#### TEKS YANG DITAMPILKAN
1. Republik Kongo – $300 (GDP Per Kapita)
Negara ini dulunya dikenal dengan nama
Zaire (sejak tahun 1971 hingga 1997). Negara yang menggunakan bahasa
Prancis sebagai bahasa resminya ini kondisinya porak-poranda oleh
perang. Perang Kongo kedua pecah pada tahun 1998. Perang yang melibatkan
setidaknya tujuh tentara negara asing ini adalah konflik paling
mematikan di dunia sejak Perang Dunia II yang telah menewaskan 5.400.000
orang. Di Afrika, perang ini disebut sebagai Perang Dunia Afrika. Pada
tahun 2010, diperkirakan setidaknya 45.000 orang di Kongo tewas setiap
bulannya.
Republik Kongo juga
dikenal sebagai salah satu tempat terakhir di bumi yang memiliki suku
kanibal. Memakan manusia adalah cara untuk bertahan hidup dalam
kelaparan yang mempengaruhi sekitar 67% dari populasi. Kongo juga
diyakini sebagai tempat terburuk di dunia bagi para wanita, karena ia
memiliki tingkat pemerkosaan paling tinggi dalam setahun. Warga
setempat percaya bahwa “tidur” dengan seorang gadis perawan akan
menyembuhkan AIDS.
2. Burundi – $300 (GDP Per Kapita)

#### RINCIAN TUGAS
Salin persis bagian teks tentang Republik Kongo di atas, mulai dari kata-kata "Republik Kongo juga" dan berhenti setelah kata-kata "menyembuhkan AIDS.". Data yang menyusul merupakan bahan tersendiri, terpisah dari teks di atas.

#### DATA YANG DIBERIKAN
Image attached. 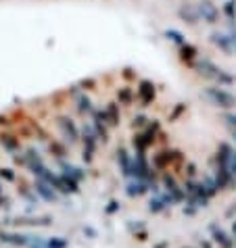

#### JAWABAN LATIHAN
Republik Kongo juga
dikenal sebagai salah satu tempat terakhir di bumi yang memiliki suku
kanibal. Memakan manusia adalah cara untuk bertahan hidup dalam
kelaparan yang mempengaruhi sekitar 67% dari populasi. Kongo juga
diyakini sebagai tempat terburuk di dunia bagi para wanita, karena ia
memiliki tingkat pemerkosaan paling tinggi dalam setahun. Warga
setempat percaya bahwa “tidur” dengan seorang gadis perawan akan
menyembuhkan AIDS.